- [ASSIGNMENT]: Please copy out the entries exactly, skipping any pictures.

- [INPUT DATA]:
- Opening Delimiter -
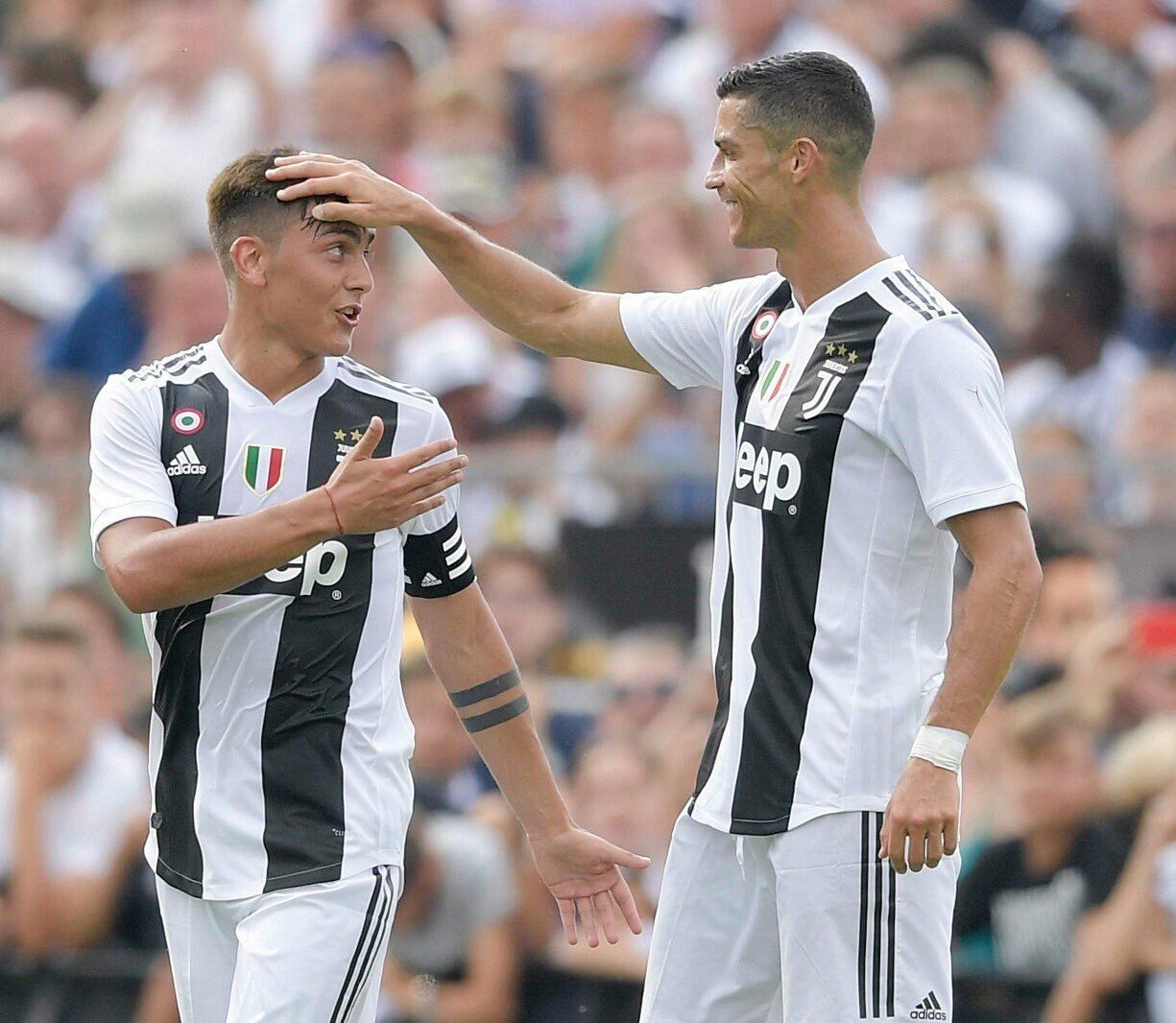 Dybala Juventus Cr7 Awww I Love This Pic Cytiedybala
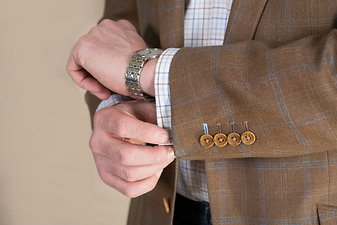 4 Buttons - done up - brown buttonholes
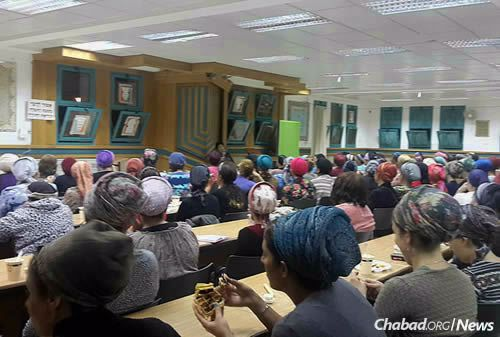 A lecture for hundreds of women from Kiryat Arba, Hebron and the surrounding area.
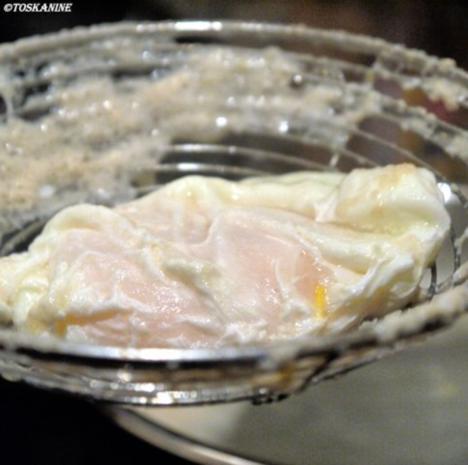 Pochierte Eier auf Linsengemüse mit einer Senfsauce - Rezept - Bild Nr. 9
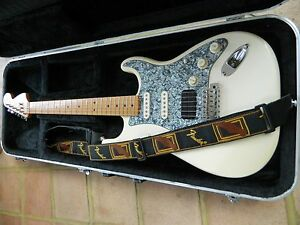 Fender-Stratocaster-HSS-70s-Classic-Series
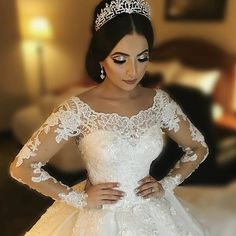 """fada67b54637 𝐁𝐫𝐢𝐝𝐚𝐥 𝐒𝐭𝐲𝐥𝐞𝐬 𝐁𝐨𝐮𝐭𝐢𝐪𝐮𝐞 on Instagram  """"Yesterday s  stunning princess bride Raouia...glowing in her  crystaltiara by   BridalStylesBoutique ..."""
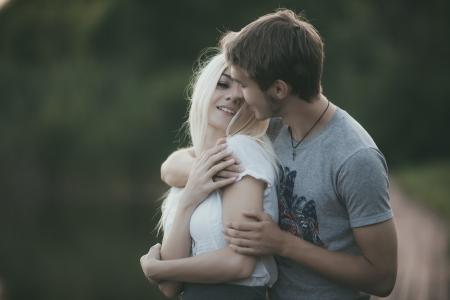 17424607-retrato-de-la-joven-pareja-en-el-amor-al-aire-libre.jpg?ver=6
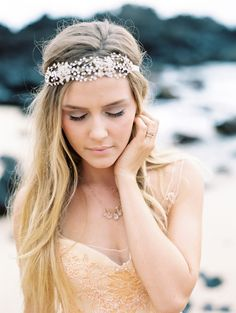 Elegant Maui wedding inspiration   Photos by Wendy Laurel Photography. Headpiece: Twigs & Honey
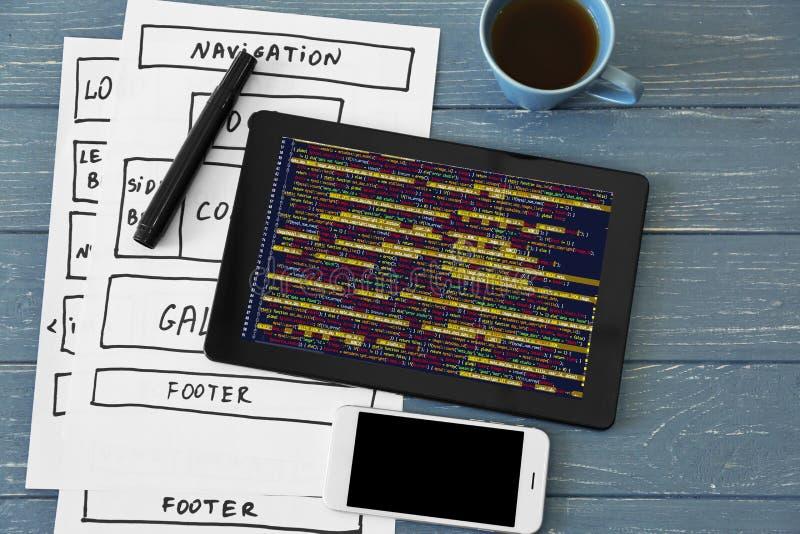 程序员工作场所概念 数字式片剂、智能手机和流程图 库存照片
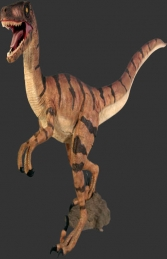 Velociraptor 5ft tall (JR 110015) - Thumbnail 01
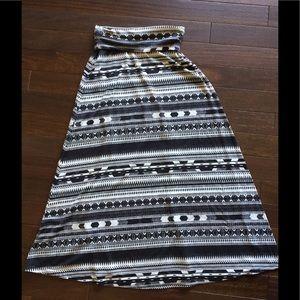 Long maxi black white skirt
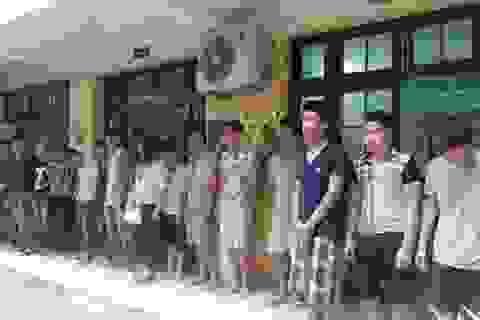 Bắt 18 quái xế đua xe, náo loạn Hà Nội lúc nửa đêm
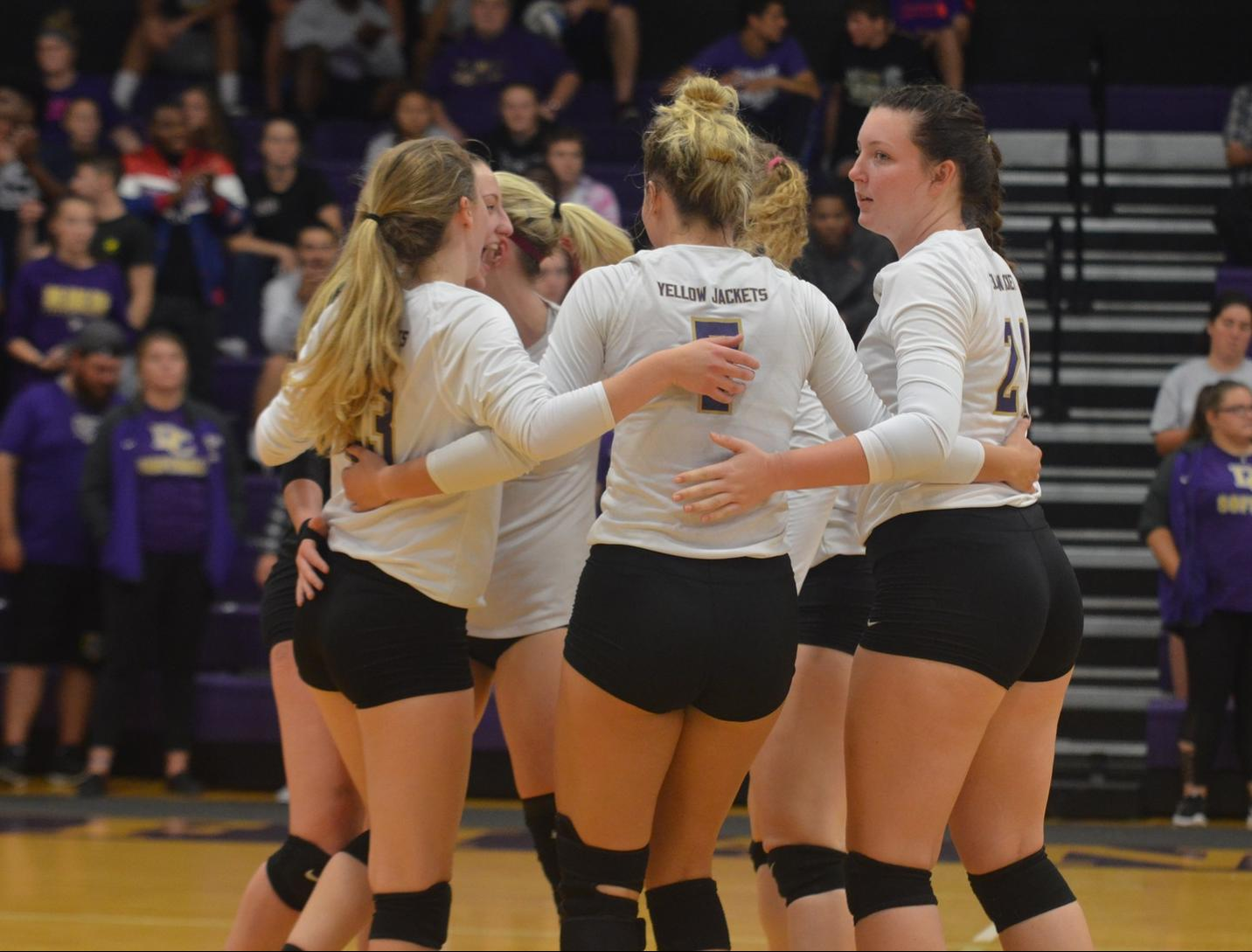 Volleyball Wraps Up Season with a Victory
- Closing Delimiter -
- [OUTPUT OF THE TASK]:
 Dybala Juventus Cr7 Awww I Love This Pic Cytiedybala
 4 Buttons - done up - brown buttonholes
 A lecture for hundreds of women from Kiryat Arba, Hebron and the surrounding area.
 Pochierte Eier auf Linsengemüse mit einer Senfsauce - Rezept - Bild Nr. 9
 Fender-Stratocaster-HSS-70s-Classic-Series
 """fada67b54637 𝐁𝐫𝐢𝐝𝐚𝐥 𝐒𝐭𝐲𝐥𝐞𝐬 𝐁𝐨𝐮𝐭𝐢𝐪𝐮𝐞 on Instagram  """"Yesterday s  stunning princess bride Raouia...glowing in her  crystaltiara by   BridalStylesBoutique ..."""
 17424607-retrato-de-la-joven-pareja-en-el-amor-al-aire-libre.jpg?ver=6
 Elegant Maui wedding inspiration   Photos by Wendy Laurel Photography. Headpiece: Twigs & Honey
 程序员工作场所概念 数字式片剂、智能手机和流程图 库存照片
 Velociraptor 5ft tall (JR 110015) - Thumbnail 01
 Long maxi black white skirt
 Bắt 18 quái xế đua xe, náo loạn Hà Nội lúc nửa đêm
 Volleyball Wraps Up Season with a Victory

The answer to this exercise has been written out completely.